# Start of Data to process

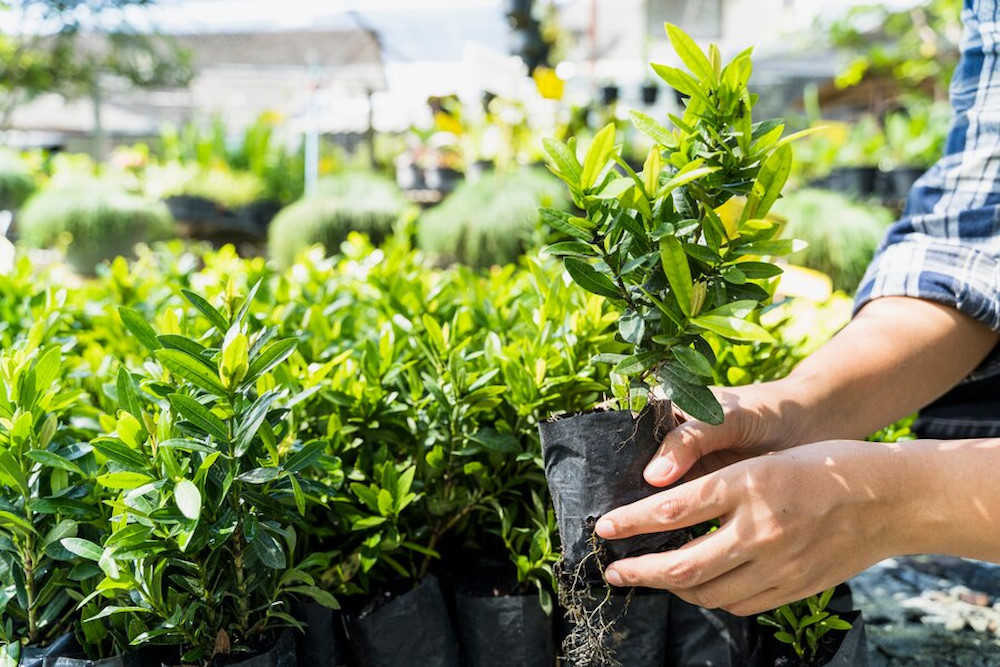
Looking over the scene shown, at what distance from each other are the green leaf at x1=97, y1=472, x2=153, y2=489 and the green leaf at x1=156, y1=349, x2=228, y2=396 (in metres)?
0.11

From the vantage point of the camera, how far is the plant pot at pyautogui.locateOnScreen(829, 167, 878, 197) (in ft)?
18.9

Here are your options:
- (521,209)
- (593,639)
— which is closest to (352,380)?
(593,639)

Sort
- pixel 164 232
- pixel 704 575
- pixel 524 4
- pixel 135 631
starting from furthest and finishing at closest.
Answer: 1. pixel 164 232
2. pixel 524 4
3. pixel 135 631
4. pixel 704 575

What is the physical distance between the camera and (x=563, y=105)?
17.5ft

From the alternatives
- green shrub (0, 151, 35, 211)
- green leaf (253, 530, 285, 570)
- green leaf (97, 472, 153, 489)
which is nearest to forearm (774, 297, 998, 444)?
green leaf (253, 530, 285, 570)

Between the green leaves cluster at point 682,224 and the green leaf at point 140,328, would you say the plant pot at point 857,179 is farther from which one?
the green leaf at point 140,328

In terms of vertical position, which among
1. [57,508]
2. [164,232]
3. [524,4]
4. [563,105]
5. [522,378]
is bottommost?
[164,232]

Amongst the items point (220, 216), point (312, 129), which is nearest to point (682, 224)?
point (312, 129)

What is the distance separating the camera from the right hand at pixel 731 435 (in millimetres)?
821

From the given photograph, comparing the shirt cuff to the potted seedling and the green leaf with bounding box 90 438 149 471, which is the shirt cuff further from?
the green leaf with bounding box 90 438 149 471

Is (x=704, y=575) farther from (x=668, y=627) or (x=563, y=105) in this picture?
(x=563, y=105)

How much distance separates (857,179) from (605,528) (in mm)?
5758

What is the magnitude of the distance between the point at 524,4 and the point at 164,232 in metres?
3.19

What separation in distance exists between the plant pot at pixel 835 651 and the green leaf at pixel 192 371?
75 centimetres
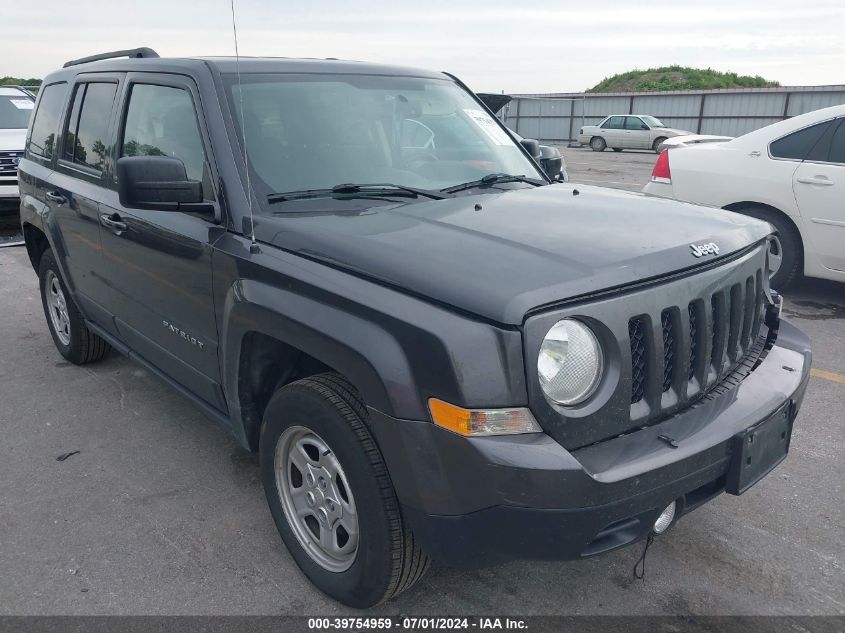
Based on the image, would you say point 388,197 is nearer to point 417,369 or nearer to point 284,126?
point 284,126

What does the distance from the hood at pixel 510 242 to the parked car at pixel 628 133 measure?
90.4 feet

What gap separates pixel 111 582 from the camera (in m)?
2.69

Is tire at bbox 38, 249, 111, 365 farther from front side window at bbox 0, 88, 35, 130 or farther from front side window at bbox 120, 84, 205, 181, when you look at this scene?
front side window at bbox 0, 88, 35, 130

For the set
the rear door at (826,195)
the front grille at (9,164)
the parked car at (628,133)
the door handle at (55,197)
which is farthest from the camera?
the parked car at (628,133)

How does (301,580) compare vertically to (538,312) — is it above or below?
below

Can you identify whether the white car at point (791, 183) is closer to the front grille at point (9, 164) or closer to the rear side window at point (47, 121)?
the rear side window at point (47, 121)

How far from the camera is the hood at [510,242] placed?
2014 millimetres

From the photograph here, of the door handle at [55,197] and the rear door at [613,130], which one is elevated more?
the door handle at [55,197]

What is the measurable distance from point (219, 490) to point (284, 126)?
1.66 meters

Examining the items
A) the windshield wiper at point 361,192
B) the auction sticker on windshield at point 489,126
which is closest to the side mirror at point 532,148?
the auction sticker on windshield at point 489,126

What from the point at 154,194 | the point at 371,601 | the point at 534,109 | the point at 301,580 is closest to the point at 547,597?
the point at 371,601

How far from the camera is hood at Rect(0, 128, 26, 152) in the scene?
409 inches

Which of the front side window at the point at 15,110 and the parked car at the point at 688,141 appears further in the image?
the front side window at the point at 15,110

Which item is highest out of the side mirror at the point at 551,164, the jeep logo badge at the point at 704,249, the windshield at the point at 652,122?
the side mirror at the point at 551,164
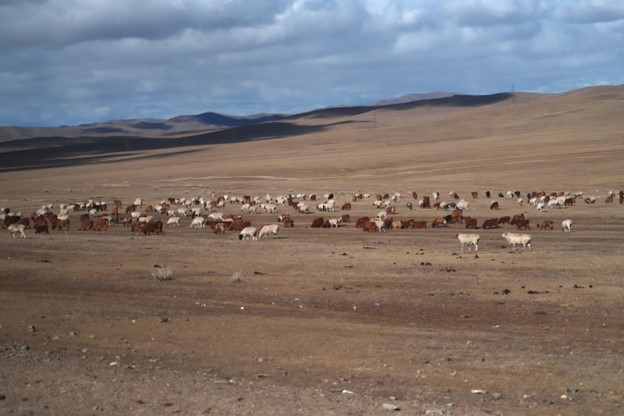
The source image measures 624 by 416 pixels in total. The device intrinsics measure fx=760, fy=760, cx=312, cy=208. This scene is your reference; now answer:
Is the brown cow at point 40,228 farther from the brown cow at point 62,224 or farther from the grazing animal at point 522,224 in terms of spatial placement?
the grazing animal at point 522,224

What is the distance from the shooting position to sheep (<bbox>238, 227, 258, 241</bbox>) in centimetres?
3031

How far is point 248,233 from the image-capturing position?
3039 centimetres

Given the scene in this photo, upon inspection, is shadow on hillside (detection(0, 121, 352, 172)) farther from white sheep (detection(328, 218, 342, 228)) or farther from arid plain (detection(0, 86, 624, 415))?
arid plain (detection(0, 86, 624, 415))

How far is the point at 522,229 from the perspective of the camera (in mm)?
33281

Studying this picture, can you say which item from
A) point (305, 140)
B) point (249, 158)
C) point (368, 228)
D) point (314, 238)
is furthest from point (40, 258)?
point (305, 140)

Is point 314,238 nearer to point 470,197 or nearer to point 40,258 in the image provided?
point 40,258

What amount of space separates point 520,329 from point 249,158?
10122 centimetres

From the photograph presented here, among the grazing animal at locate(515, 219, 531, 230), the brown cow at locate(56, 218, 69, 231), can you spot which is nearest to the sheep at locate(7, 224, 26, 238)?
the brown cow at locate(56, 218, 69, 231)

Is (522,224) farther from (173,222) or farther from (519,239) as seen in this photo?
(173,222)

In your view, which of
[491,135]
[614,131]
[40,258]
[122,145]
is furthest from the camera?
[122,145]

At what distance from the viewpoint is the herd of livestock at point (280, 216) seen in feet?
108

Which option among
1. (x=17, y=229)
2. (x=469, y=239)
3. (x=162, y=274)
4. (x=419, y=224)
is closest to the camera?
(x=162, y=274)

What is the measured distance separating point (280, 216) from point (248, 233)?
31.9 feet

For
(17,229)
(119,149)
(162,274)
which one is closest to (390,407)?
(162,274)
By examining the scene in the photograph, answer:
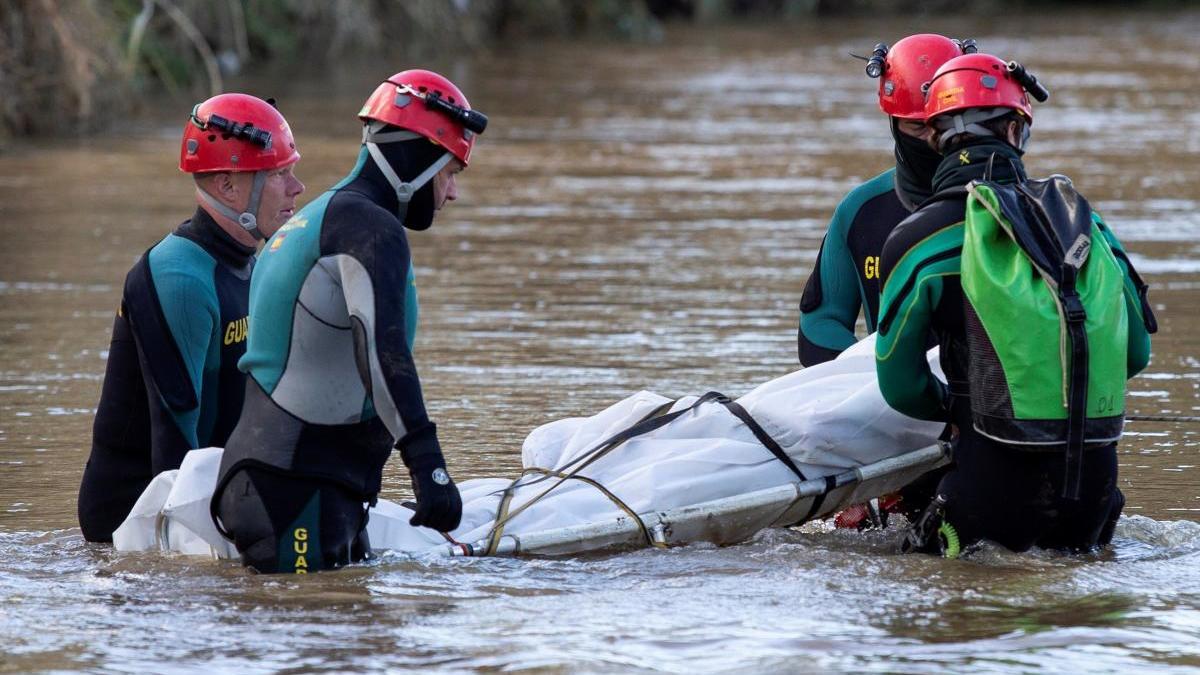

# End of Data to process

* Task to complete
Extract all of the records above word for word, omitting the pictures.

* Response to this exercise
Looking over the scene shown, at what distance from each other are the green leaf at x1=97, y1=472, x2=153, y2=489 and the green leaf at x1=156, y1=349, x2=228, y2=396 (in metres)?
0.11

From the vantage point of the camera, how far is the plant pot at pyautogui.locateOnScreen(829, 167, 878, 197) (in ft)?
18.9

Here are your options:
- (521,209)
- (593,639)
— which is closest to (352,380)?
(593,639)

Sort
- pixel 164 232
- pixel 704 575
- pixel 524 4
- pixel 135 631
starting from furthest and finishing at closest.
Answer: 1. pixel 164 232
2. pixel 524 4
3. pixel 135 631
4. pixel 704 575

What is the physical distance between the camera and (x=563, y=105)?
17.5ft

From the alternatives
- green shrub (0, 151, 35, 211)
- green leaf (253, 530, 285, 570)
- green leaf (97, 472, 153, 489)
which is nearest to forearm (774, 297, 998, 444)?
green leaf (253, 530, 285, 570)

Between the green leaves cluster at point 682,224 and the green leaf at point 140,328, would you say the plant pot at point 857,179 is farther from which one?
the green leaf at point 140,328

In terms of vertical position, which among
1. [57,508]
2. [164,232]
3. [524,4]
4. [563,105]
5. [522,378]
is bottommost?
[164,232]

Amongst the items point (220, 216), point (312, 129), which is nearest to point (682, 224)?
point (312, 129)

What is the distance separating the camera from the right hand at pixel 731 435 (in millimetres)?
821

From the given photograph, comparing the shirt cuff to the potted seedling and the green leaf with bounding box 90 438 149 471, which is the shirt cuff further from?
the green leaf with bounding box 90 438 149 471

Is (x=704, y=575) farther from (x=668, y=627) or (x=563, y=105) in this picture?
(x=563, y=105)

How much distance separates (857,179) from (605,528) (in mm)?
5758

What is the magnitude of the distance between the point at 524,4 and the point at 164,232 in metres?
3.19

What separation in distance exists between the plant pot at pixel 835 651 and the green leaf at pixel 192 371?
75 centimetres
Based on the image, would you say point 388,197 is nearer to point 417,369 or nearer to point 284,126?
point 284,126

What does the distance from the hood at pixel 510 242 to the parked car at pixel 628 133 measure?
90.4 feet

What gap separates pixel 111 582 from the camera (in m)?
2.69

Is tire at bbox 38, 249, 111, 365 farther from front side window at bbox 0, 88, 35, 130 or farther from front side window at bbox 120, 84, 205, 181, when you look at this scene?
front side window at bbox 0, 88, 35, 130

For the set
the rear door at (826,195)
the front grille at (9,164)
the parked car at (628,133)
the door handle at (55,197)
which is farthest from the camera?
the parked car at (628,133)

How does (301,580) compare vertically to (538,312) — is it above or below?
below

Can you identify whether the white car at point (791, 183) is closer to the front grille at point (9, 164) or closer to the rear side window at point (47, 121)?
the rear side window at point (47, 121)

How far from the camera is the hood at [510,242] placed?
2014 millimetres

From the photograph here, of the door handle at [55,197] and the rear door at [613,130], which one is elevated more?
the door handle at [55,197]

What is the measurable distance from point (219, 490) to point (284, 126)?
1.66 meters

Examining the items
A) the windshield wiper at point 361,192
B) the auction sticker on windshield at point 489,126
which is closest to the side mirror at point 532,148?
the auction sticker on windshield at point 489,126

What from the point at 154,194 | the point at 371,601 | the point at 534,109 | the point at 301,580 is closest to the point at 547,597?
the point at 371,601

How far from the camera is hood at Rect(0, 128, 26, 152) in the scene?
409 inches

Which of the front side window at the point at 15,110 and the parked car at the point at 688,141 appears further in the image?
the front side window at the point at 15,110

Which item is highest out of the side mirror at the point at 551,164, the jeep logo badge at the point at 704,249, the windshield at the point at 652,122?
the side mirror at the point at 551,164
The source image measures 624 by 416 pixels in total. The device intrinsics measure fx=760, fy=760, cx=312, cy=208. This scene is your reference; now answer:
Is the brown cow at point 40,228 farther from the brown cow at point 62,224 or farther from the grazing animal at point 522,224 in terms of spatial placement?
the grazing animal at point 522,224

What is the distance from the shooting position to sheep (<bbox>238, 227, 258, 241</bbox>) in centimetres?
3031

How far is point 248,233 from the image-capturing position?
3039 centimetres

Given the scene in this photo, upon inspection, is shadow on hillside (detection(0, 121, 352, 172)) farther from white sheep (detection(328, 218, 342, 228)) or farther from arid plain (detection(0, 86, 624, 415))?
arid plain (detection(0, 86, 624, 415))

How far is the point at 522,229 from the perspective of the camera (in mm)?
33281

Studying this picture, can you say which item from
A) point (305, 140)
B) point (249, 158)
C) point (368, 228)
D) point (314, 238)
is furthest from point (40, 258)?
point (305, 140)

Is point 314,238 nearer to point 470,197 or nearer to point 40,258 in the image provided?
point 40,258

What amount of space separates point 520,329 from point 249,158?
10122 centimetres

From the photograph presented here, among the grazing animal at locate(515, 219, 531, 230), the brown cow at locate(56, 218, 69, 231), can you spot which is nearest to the sheep at locate(7, 224, 26, 238)?
the brown cow at locate(56, 218, 69, 231)

Is (522,224) farther from (173,222) or farther from (519,239) as seen in this photo?
(173,222)

In your view, which of
[491,135]
[614,131]
[40,258]
[122,145]
is furthest from the camera?
[122,145]

At what distance from the viewpoint is the herd of livestock at point (280, 216) seen in feet?
108

Which option among
1. (x=17, y=229)
2. (x=469, y=239)
3. (x=162, y=274)
4. (x=419, y=224)
is closest to the camera?
(x=162, y=274)

What is the measured distance separating point (280, 216) from point (248, 233)?
31.9 feet

For
(17,229)
(119,149)
(162,274)
which one is closest to (390,407)?
(162,274)
By examining the scene in the photograph, answer:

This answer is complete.